## Quoted passage

***

Nestled within the scenic embrace of the Italian Alps, the annual ArcticHubs meeting in Alagna Valsesia unfolded as a testament to collaborative research and shared ambitions. Hosted by the University of Turin, this meeting brought together a diverse group of experts, researchers, and practitioners committed to the study and sustainability of Arctic and Alpine regions.

Upon our arrival, we were introduced to the picturesque mountain village of Alagna by professor Marco Giardino and the Mayor of the village Roberto Veggi.
The University of Turin professors and researchers Riccardo Beltramo and Michele Freppaz set the stage for what would be an enlightening experience, immersing ArcticHubs consortium partners in the local culture and cultural and natural heritage, which became a living case study for our discussions on Arctic hubs.

From left, Prof. Pasi Rautio from LUKE, Finland, prof. Marco Giardino from University of Turin, and the Mayor Roberto Veggi.

The presentations throughout the consortium meeting were not only informative but also showcased the progressive strides taken by various workgroups of the ArcticHubs project and the progress at hubs level.

Professor Riccardo Beltramo’s research group presented their remarkable work on the Alagna Walser Green Paradise project, underscoring innovative approaches to smart tourism development in mountain villages. See how this is also documented also through their Instagram account here.

During the second day, Professor Marco Giardino elaborated on the geo-strategic dynamics of the Valsesia valley and its geopark, while Professor Michele Freppaz provided invaluable insights into the research conducted on Monte Rosa, particularly concerning climate change and its impact on snow and high-altitude human physiology.

Thematic workshops allowed us to delve deeper into the complexities of Arctic sustainability, exploring project progress and specific topics ranging from forestry and mining to the social license to operate.

The visit to the Walser ecomuseum – Walser are some of the communities who inhabited the area in Alagna – prompted a thoughtful dialogue on the intersection of cultural heritage and natural resource conservation.A memorable part of our journey was the excursion to the Sacro Monte of Varallo, where we had the privilege to learn about the local geopark’s support system and witness firsthand the chapels constructed with locally sourced stones—a vivid illustration of human adaptability and geological history.

The meeting culminated in a series of presentations from partners and discussions, which paved the way for future initiatives, research papers and next steps. The project collaborative efforts, with locals and stakeholders at hubs level, aimed to develop non-conflictual use of Arctic resources, ensuring that sectors such as forestry, mining, indigenous industries, tourism, aquaculture, and fishery can coexist harmoniously in the Arctic of the future.

We left Alagna Valsesia enriched with knowledge, inspired by the dedication of our peers, and equipped with new tools and perspectives to apply to our ongoing work.

The annual meeting may have drawn to a close, but

the collaborative spirit and the commitment to sustainable Arctic communities continue to resonate within each of us.

We look forward to the upcoming steps—conferences, research papers, and workshops—that will utilize the valuable outcomes of our meeting.

A special thank you to Professors Marco Giardino, Beltramo Riccardo, and Michele Freppaz, along with their young researchers and assistants, for orchestrating a truly impactful event.

This blog post merely sketches the breadth of our annual meeting; the work done and the bonds formed here will echo throughout our final endeavors as we strive for a future where Arctic communities thrive while facing the challenges of change.

***

## Raw data
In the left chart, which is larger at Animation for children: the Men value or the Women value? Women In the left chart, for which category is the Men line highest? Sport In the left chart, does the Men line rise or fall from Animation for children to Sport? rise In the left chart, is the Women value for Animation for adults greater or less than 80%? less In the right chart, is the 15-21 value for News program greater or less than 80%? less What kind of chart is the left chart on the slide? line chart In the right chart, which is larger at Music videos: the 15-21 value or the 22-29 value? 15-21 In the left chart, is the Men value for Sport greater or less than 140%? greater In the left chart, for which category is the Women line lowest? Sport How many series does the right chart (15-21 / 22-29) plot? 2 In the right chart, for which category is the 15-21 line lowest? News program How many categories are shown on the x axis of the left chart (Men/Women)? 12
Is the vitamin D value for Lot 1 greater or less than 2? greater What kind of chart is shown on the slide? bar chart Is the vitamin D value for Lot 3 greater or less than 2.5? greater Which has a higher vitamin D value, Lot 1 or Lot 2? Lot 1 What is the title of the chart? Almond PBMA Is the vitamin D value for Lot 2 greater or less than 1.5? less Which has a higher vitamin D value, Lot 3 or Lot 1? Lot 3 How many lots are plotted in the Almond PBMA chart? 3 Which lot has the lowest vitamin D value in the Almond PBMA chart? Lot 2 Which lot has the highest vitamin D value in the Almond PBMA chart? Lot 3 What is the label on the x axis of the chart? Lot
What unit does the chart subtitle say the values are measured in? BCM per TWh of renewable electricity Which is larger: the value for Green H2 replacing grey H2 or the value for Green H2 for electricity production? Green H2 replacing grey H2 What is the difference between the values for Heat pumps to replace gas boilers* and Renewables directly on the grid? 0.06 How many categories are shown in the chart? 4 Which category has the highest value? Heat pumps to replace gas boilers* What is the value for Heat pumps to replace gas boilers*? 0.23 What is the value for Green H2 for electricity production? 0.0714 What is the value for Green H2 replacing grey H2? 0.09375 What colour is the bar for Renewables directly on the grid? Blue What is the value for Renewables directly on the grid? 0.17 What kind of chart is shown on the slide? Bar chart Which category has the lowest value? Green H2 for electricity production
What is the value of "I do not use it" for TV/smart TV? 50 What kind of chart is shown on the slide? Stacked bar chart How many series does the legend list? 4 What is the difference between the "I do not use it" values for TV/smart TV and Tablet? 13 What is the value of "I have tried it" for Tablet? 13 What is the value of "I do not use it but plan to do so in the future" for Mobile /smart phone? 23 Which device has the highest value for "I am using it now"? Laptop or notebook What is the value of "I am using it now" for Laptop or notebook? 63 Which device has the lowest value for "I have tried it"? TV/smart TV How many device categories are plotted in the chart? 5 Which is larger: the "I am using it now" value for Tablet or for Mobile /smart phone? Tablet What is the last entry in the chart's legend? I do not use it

***

## Task directions
Please list every sector that the ArcticHubs meeting post says should be able to coexist in the Arctic of the future.

## Answer for this exercise
Forestry, mining, indigenous industries, tourism, aquaculture, and fishery.